課題の指示
(1) 本文によると、ウ・タントが国連事務総長を務めたのは何年から何年までですか。
(2) 本文の「今回の出張では、週末にU Thant Houseを訪れました。」という一文を英語に訳してください。
(3) 特別支援教室の座席配置について述べた本文を、最後の文の後から書き継いでください。

2019/09/30 (Mon) 23:15
麻布教育研究所通信「麻の葉」第28号

この通信は、ミャンマー出張中に書かれることが多く、今回もまた
出張中です。年間40日滞在しているので、確率的にもありそうな
ことなのかもしれません。今回の出張では、週末にU Thant House
を訪れました。3回目です。ミャンマー出身で1961~1971年に第3代
国連事務総長を務めたウ・タントの家が、記念館としてリニューアル
展示されています。ヤンゴン市内にありながら、静謐な雰囲気が流れ、
氏のお人柄を偲ぶとともに、世界の平和を想うにはよい場所です。

さて、前回に続いて、特別支援教育のお話しです。
日々学校を訪問していて、最近気になっていることがありました。
それは、特別支援教室で、子どもたちの机(座席配置)がバラバラに
なっていることです。たとえば1教室に3,4人の子どもたちとして、
教室の窓側から廊下側まで幅を広く使って、机と机の間は80cm~1m
くらい空けて配置されます。さらにその間に、ついたてが置かれること
もあります。

提供データ
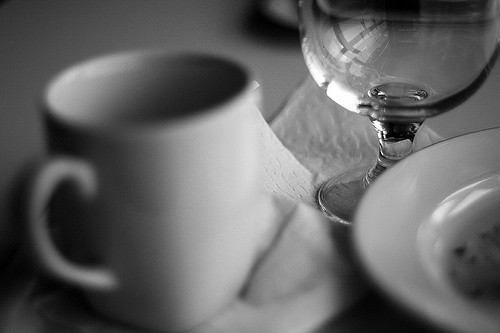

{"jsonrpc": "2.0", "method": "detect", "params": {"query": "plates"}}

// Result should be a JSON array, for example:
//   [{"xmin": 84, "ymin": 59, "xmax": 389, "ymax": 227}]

解答例
(1) 1961年から1971年までです。

(2) On this business trip, I visited U Thant House over the weekend.

(3)
そうなる理由について、わかってはいるつもりです。発達の特性によっては、
知覚過敏など、音や光などの刺激を避けたほうがよいことはあるでしょう。
また、情緒面では、興奮したりパニックになったりしたときのクール・ダウン
の場所が必要だということもわかります。しかし、それはいつでも必要なの
でしょうか。また、他の方法はないのでしょうか。

私が知る限りでは、通常教室においても、聴覚過敏の子どもがイヤー・マフを
つけて授業に参加している例はいくつもあります。また、クール・ダウンに
ついても、通常教室にいる子が必要に応じて他の場所に行くことは、多くの
教員に認知されるようになりました。

なので、私が問題にしたいのは、「個別指導」が「バラバラ指導」と思い
こまれていないか、ということです。通常教室よりも個に対応しやすい
からこそ、かえってなにか必要以上に個別化してしまわないかという問題
です。個別指導とは、個別の特性に合わせるということではあっても、
個々に別々にするということではないはずです。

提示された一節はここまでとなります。